Yoshio Ueno's new book An Automodular View of English Grammar (Waseda University Press) is now available from here. **This book received the English Linguistics Society of Japan Prize in 2015.**
For those who don't know much about the author of this book, let me write a little bit about him. Yoshio Ueno is professor of English at Waseda University, Japan. Originally trained as mathematician, Yoshio found himself attracted to linguistics and earned his PhD at the University of Chicago. His 1994 dissertation, Grammatical Functions and Clause Structure in Japanese, impressed every single member of his dissertation committee (including Jerrold M. Sadock and Amy Dahlstrom), and the work has since become the standard to the subsequent generation of graduate students who work on the Japanese language at Chicago. Reportedly, James D. McCawley (1939-1999) arranged to publish his dissertation from the University of Chicago Press, but he declined it, saying "There is much left to be improved." Several years later, I started the same PhD program. I was naturally advised to study his dissertation carefully. I did. I read his work (approx. 500 pages in two volumes) until I managed to understand by taking copious notes on many pages.
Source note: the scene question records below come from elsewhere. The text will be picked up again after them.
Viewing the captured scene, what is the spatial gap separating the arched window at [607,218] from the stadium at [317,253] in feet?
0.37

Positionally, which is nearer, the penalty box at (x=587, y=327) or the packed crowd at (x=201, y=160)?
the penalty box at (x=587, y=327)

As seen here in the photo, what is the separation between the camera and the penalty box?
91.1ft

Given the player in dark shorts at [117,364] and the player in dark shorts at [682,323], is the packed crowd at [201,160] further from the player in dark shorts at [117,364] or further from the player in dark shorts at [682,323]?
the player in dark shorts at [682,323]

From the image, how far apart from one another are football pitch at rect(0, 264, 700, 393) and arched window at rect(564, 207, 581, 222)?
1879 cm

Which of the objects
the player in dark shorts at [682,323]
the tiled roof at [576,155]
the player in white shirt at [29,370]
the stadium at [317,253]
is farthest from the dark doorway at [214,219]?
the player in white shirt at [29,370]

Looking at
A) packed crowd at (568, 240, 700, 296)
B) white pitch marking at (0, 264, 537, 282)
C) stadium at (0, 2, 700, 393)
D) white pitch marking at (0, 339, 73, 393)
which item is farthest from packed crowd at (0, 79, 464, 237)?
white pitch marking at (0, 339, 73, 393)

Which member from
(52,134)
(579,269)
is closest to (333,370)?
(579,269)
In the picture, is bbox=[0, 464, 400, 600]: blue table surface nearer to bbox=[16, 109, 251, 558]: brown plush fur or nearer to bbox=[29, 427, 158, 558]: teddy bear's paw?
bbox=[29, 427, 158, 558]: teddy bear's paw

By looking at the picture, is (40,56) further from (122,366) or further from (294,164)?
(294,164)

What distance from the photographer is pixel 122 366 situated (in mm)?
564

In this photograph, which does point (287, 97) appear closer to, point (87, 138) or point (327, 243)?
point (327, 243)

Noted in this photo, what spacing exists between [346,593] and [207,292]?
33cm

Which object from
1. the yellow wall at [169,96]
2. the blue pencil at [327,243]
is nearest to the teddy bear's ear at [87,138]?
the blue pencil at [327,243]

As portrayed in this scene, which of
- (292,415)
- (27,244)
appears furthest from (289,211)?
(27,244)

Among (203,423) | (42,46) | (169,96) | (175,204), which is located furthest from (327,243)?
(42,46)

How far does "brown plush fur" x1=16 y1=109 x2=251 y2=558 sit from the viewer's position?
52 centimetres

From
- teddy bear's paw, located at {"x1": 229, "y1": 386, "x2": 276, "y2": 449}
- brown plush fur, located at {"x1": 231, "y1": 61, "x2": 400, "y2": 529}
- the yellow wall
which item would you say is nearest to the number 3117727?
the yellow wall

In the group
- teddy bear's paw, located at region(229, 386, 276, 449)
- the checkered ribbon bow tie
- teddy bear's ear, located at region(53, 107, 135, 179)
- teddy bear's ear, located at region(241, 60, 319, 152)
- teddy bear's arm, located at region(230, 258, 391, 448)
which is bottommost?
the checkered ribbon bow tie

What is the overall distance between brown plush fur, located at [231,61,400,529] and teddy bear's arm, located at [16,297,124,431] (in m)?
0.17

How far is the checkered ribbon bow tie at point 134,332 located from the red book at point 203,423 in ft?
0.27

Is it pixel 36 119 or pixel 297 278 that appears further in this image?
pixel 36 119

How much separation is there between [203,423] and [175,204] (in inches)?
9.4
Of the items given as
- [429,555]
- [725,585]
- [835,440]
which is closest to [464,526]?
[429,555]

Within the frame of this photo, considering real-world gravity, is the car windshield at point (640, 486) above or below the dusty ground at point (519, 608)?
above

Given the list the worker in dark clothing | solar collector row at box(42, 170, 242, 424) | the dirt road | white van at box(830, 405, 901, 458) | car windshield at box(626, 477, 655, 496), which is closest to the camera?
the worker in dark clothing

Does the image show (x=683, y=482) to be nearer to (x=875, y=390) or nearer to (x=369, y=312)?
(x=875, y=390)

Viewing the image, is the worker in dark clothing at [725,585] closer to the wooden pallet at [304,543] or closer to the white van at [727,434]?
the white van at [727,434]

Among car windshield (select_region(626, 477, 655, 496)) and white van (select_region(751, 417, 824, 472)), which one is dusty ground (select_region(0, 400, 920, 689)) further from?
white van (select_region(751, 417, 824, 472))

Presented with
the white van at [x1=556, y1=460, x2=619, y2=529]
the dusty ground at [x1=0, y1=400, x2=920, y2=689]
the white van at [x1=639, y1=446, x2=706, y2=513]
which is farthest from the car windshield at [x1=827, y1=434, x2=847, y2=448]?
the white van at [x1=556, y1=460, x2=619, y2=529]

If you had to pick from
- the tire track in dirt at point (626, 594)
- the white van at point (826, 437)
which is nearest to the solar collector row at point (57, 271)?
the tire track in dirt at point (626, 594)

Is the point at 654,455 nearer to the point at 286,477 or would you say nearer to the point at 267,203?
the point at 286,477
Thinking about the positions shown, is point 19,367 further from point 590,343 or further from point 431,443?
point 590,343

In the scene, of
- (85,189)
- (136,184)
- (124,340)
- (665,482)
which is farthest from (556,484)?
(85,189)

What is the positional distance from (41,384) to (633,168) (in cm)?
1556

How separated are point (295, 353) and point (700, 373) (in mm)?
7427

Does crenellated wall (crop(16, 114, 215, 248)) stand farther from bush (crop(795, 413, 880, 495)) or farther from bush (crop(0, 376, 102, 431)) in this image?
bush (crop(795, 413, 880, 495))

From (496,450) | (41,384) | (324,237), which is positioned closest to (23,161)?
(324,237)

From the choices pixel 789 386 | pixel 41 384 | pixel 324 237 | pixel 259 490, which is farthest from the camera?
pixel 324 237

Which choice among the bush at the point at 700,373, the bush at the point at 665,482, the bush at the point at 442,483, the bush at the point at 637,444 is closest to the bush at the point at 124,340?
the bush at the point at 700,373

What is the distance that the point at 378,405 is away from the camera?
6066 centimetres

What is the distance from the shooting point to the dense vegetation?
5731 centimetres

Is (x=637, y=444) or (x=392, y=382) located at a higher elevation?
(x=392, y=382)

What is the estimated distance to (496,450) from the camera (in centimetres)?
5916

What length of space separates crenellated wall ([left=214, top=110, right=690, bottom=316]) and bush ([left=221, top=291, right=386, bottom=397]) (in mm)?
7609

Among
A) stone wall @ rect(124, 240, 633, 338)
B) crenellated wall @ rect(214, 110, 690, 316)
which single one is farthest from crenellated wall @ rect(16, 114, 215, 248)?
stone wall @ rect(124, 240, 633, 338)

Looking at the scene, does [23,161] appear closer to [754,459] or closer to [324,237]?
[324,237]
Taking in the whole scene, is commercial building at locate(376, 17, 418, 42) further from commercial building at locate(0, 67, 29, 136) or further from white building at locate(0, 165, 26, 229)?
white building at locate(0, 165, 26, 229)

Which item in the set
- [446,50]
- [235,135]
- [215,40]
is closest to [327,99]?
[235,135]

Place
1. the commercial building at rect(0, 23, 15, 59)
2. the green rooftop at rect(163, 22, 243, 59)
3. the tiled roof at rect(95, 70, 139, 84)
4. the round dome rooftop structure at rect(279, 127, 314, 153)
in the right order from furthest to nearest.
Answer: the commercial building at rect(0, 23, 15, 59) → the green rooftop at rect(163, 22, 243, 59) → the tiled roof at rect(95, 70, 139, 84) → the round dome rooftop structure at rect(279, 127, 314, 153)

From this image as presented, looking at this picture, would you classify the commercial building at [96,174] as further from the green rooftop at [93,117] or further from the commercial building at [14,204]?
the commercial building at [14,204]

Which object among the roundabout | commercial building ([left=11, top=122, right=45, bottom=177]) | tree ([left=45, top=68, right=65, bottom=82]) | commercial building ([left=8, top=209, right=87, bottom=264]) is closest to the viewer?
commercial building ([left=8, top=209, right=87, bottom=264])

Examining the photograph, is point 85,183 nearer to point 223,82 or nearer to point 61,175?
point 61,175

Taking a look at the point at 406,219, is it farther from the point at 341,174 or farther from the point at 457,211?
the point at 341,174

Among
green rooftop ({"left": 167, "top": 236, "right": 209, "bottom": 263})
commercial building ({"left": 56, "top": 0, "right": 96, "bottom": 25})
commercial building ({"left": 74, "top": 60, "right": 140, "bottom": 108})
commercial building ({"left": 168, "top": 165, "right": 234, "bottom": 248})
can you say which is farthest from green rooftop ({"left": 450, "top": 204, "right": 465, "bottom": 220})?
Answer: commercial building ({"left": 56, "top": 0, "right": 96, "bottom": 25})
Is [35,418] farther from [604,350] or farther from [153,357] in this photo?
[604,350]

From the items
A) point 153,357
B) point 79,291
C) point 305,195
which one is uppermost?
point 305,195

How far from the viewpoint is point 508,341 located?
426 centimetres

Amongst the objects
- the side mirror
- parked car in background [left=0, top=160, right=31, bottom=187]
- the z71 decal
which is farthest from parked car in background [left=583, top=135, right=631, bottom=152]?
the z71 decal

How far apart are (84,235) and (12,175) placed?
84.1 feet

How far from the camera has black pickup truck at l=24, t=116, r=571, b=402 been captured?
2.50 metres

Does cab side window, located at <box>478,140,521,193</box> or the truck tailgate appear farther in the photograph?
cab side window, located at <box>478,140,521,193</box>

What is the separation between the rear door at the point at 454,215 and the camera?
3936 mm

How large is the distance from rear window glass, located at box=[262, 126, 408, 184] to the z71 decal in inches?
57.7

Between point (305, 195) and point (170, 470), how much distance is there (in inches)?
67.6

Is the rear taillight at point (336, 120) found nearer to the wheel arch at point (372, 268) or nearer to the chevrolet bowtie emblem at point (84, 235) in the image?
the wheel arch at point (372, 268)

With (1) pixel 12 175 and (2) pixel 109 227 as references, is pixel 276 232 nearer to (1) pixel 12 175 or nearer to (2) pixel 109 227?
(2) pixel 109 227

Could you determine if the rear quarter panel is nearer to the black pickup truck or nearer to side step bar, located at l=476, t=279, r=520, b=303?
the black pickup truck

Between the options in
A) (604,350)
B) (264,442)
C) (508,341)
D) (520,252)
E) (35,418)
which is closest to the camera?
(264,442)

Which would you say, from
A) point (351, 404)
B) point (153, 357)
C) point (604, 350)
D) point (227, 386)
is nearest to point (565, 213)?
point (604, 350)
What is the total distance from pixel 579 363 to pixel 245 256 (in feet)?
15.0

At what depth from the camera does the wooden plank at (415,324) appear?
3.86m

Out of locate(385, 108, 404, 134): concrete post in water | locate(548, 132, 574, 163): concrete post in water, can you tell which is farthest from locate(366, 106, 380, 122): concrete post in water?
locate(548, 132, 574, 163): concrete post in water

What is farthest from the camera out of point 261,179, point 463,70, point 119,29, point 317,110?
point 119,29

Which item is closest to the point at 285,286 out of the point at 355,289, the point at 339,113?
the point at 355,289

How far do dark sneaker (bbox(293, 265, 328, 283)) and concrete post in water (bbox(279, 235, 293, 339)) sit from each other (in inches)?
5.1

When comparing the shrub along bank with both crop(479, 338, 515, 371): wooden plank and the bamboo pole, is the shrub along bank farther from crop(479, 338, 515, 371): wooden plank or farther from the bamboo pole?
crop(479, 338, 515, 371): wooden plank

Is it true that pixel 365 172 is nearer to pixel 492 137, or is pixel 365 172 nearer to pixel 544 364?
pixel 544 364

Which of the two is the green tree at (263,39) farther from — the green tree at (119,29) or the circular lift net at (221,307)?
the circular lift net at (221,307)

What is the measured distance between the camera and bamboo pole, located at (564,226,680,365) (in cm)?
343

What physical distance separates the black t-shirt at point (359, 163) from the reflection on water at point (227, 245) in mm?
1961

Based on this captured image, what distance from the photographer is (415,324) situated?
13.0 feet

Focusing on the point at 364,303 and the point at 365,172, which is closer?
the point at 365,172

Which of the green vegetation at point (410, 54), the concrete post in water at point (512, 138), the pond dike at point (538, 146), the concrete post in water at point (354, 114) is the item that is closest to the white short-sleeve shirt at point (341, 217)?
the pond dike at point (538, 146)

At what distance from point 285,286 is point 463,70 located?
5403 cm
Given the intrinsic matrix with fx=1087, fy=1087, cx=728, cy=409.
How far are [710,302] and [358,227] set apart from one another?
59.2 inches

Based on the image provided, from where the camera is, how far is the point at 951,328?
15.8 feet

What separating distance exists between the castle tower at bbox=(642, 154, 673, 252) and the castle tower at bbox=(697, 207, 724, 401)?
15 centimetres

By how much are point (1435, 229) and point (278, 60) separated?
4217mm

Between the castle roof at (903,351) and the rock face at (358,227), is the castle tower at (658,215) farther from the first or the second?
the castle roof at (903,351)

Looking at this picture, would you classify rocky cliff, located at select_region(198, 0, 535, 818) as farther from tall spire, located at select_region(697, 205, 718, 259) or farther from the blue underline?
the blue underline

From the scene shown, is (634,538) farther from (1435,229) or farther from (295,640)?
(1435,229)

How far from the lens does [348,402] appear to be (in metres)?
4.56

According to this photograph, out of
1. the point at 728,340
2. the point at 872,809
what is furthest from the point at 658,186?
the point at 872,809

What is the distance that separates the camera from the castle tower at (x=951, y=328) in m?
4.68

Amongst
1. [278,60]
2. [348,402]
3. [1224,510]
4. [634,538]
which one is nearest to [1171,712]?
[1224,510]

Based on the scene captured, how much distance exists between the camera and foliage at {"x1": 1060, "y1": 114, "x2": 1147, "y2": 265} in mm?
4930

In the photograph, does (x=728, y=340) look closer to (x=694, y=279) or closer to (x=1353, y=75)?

I can thus assure you that there was NOTHING to be improved in his dissertation. On the contrary, it was a work of master syntactician with intellectual independence. The level of scholarship he manifested on nearly every page was just amazing.
I have utmost confidence that Yohio's new book significantly improves and contributes to current linguistic research, which has (in my view) long lost touch with reality. For specialists and non-specialists alike, I recommend it without reservation. This book received the English Linguistics Society of Japan Prize in 2015. (Congratulations!! I knew it!!)